I have a poster. It's called "Pale Blue Dot," and it's got a passage by Sagan on it, and in reading it again, something profound struck me. Lovecraft's horror hinges on the idea that the universe just doesn't care about us. It was not made special. We are not even a footnote in the universe's history. At least, that's how Lovecraft saw it. This was a terrible notion in the 1930s, the most profound source of absolute horror that could be dredged up from the human consciousness and pushed out into a rainy Rhode Island street. Now we hand posters of it on our walls and post rambling, inane blog entries about it like it's the behavior of a new celebrity couple. Cosmic horror isn't scary any more. What was once the great fear of the age is now a joke.
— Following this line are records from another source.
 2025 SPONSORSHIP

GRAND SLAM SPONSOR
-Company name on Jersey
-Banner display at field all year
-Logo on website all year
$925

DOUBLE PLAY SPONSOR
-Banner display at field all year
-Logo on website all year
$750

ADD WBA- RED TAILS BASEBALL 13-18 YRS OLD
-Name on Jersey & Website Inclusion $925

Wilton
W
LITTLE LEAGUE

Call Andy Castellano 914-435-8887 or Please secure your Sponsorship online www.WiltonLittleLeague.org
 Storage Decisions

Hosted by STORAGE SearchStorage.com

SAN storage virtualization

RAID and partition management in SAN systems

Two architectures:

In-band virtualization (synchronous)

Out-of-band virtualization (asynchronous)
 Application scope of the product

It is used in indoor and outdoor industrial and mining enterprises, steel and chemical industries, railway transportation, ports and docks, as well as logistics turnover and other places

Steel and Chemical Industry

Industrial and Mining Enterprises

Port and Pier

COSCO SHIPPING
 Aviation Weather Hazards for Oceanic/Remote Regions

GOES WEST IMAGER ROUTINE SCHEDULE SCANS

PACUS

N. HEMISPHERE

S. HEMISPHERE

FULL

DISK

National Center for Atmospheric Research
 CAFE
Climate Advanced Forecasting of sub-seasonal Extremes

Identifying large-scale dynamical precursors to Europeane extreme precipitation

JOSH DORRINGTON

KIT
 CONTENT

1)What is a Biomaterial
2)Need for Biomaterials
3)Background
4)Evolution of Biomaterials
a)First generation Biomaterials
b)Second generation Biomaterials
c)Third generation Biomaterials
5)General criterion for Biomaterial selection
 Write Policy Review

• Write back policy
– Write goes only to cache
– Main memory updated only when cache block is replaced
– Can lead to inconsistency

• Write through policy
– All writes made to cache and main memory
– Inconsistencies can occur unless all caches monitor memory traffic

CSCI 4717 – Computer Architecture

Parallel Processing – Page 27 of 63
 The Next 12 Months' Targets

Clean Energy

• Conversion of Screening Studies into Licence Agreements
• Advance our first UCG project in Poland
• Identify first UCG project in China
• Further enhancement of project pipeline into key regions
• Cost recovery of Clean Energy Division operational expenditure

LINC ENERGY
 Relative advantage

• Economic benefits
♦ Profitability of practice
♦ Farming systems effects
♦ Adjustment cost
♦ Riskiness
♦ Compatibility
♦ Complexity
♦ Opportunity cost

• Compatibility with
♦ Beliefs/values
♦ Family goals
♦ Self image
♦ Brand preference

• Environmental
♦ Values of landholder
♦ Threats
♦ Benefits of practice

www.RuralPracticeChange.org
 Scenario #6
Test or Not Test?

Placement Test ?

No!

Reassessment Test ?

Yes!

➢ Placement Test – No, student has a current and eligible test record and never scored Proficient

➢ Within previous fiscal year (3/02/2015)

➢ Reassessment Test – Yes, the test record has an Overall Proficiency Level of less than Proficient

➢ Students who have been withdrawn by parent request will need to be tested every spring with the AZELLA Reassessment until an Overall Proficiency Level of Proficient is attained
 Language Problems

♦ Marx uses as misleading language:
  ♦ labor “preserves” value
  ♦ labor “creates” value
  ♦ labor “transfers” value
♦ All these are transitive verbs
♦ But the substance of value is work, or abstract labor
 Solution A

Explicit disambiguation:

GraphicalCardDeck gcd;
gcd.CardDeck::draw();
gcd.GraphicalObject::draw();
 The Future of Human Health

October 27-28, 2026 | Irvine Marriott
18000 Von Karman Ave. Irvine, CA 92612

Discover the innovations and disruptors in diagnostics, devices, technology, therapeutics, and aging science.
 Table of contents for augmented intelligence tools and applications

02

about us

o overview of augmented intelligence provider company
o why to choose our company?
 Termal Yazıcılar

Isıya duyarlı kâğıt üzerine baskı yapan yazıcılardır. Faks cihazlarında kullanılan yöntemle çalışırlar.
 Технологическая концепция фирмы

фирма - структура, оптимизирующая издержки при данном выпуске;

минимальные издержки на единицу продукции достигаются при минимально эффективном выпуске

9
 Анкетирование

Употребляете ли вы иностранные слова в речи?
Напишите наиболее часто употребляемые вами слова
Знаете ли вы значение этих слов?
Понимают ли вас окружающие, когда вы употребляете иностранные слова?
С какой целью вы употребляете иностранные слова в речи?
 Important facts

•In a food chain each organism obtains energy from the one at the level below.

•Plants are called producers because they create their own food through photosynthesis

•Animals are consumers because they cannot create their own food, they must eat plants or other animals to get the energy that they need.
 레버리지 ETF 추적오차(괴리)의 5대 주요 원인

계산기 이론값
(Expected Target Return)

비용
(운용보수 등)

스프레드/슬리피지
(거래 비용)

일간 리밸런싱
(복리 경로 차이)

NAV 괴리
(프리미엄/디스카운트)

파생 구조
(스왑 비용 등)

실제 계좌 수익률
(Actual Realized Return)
Not only that, we're about to start CREATING stars and universes ourselves. We're doing 1930s magic, but we're doing it better than the terrible things in his stories could do it. That's what's funny. That's why we giggle. We all know it, somewhere, subconsciously.
This comic will be my thesis statement. I decided on a webcomic because what better way to share it with the world than through the ether as nothing more than stuttering electronic signals creating an illusory pattern of words and images in the human mind?
Oh yeah, plot. The plot is simple.
David Andrew Bartlett sifts through life unloved and unnoticed, but needed. His family believes his desired career as an artist is nothing more than a phase. He's loved many people, but is himself alone. One day, however, hankering for some lo mein, he returns to his dormitory to ask his dorm mates if they want anything form the Chinese place only to walk into a summoning ritual for a Servitor of Azraboath, Granter of Desires and Molester of flesh. They are calling it for reasons varied, but all selfish and short term. The beast reads David's mind and finds only the desire to be loved. Not understanding this, it cloaks itself in human form and decides to follow him until it can figure that out. They make an escape, but the organization known as Delta Green arrives and puts together what they think is the truth: a high priest sacrificed a room full of cultists to put a servitor of the Molester of Flesh under his control, and they're out there now. They could be up to anything. What follows is David attempting to adjust to having an elder horror around, and an elder horror trying to determine what human society means.
That is not all that is going on, which should be obvious by the sketches (I'm not throwing up sketches of Nyarlathotep, Shub-Niggurath, and a Shoggoth Lord just for fun, you know), but that is where everything starts. The plot also becomes far more complex as my notes go on, since making something vapidly shallow would make me feel inadequate as a writer.
Oh yeah, in case you can't tell, I'll be stabbing the magical girlfriend genre with a rusty chainsaw, too.
Anyway, that's what's going on with those sketches. I'll see if I can't find some decent designs for Freddy the Mi-Go and throw those up as soon as I can.